KumoRFM-2: Scaling Foundation Models for Relational Learning
KumoRFM-2: Scaling Foundation Models for Relational Learning
Valter Hudovernik, Federico López, Vid Kocijan, Akihiro Nitta, Jan Eric Lenssen, Jure Leskovec, Matthias Fey
AbstractWe introduce KumoRFM-2, the next iteration of a pre-trained foundation model for relational data. KumoRFM-2 supports in-context learning as well as fine-tuning and is applicable to a wide range of predictive tasks. In contrast to tabular foundation models, KumoRFM-2 natively operates on relational data, processing one or more connected tables simultaneously without manual table flattening or target variable generation, all while preserving temporal consistency. KumoRFM-2 leverages a large corpus of synthetic and real-world data to pre-train across four axes: the row and column dimensions at the individual table level, and the foreign key and cross-sample dimensions at the database level. In contrast to its predecessor, KumoRFM-2 injects task information as early as possible, enabling sharper selection of task-relevant columns and improved robustness to noisy data.
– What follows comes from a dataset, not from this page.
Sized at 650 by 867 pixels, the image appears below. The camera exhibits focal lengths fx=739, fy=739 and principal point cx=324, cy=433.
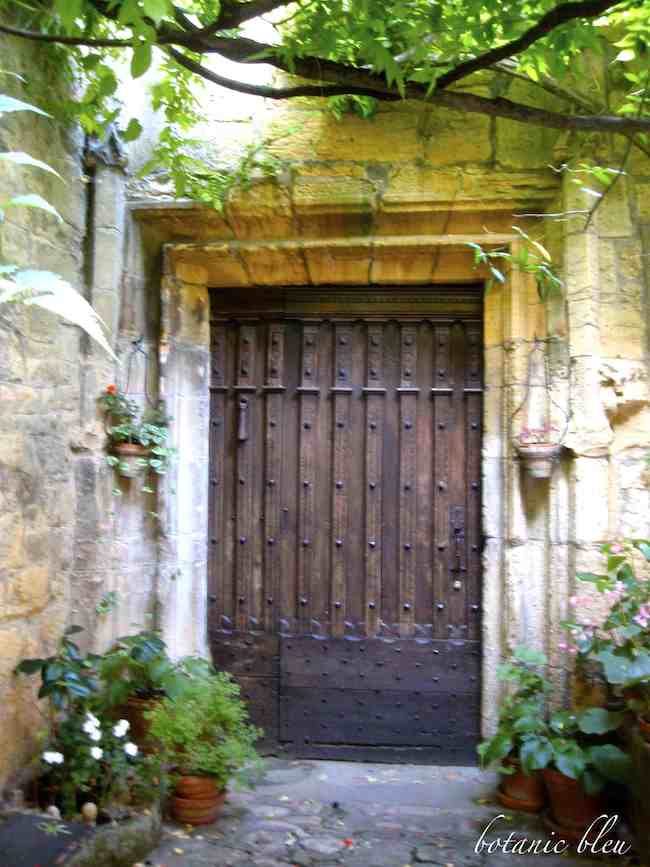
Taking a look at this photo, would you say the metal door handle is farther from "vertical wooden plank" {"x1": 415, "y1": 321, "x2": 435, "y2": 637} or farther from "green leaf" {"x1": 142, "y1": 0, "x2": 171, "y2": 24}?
"green leaf" {"x1": 142, "y1": 0, "x2": 171, "y2": 24}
Through extensive experiments on 41 challenging benchmarks and analysis around expressivity and sensitivity, we demonstrate that KumoRFM-2 outperforms supervised and foundational approaches by up to 8%, while maintaining strong performance under extreme settings of cold start and noisy data. To our knowledge, this is the first time a few-shot foundation model has been shown to surpass supervised approaches on common benchmark tasks, with performance further improving upon fine-tuning. Finally, while KumoRFM-1 was limited to small-scale in-memory datasets, KumoRFM-2 scales to billion-scale relational datasets.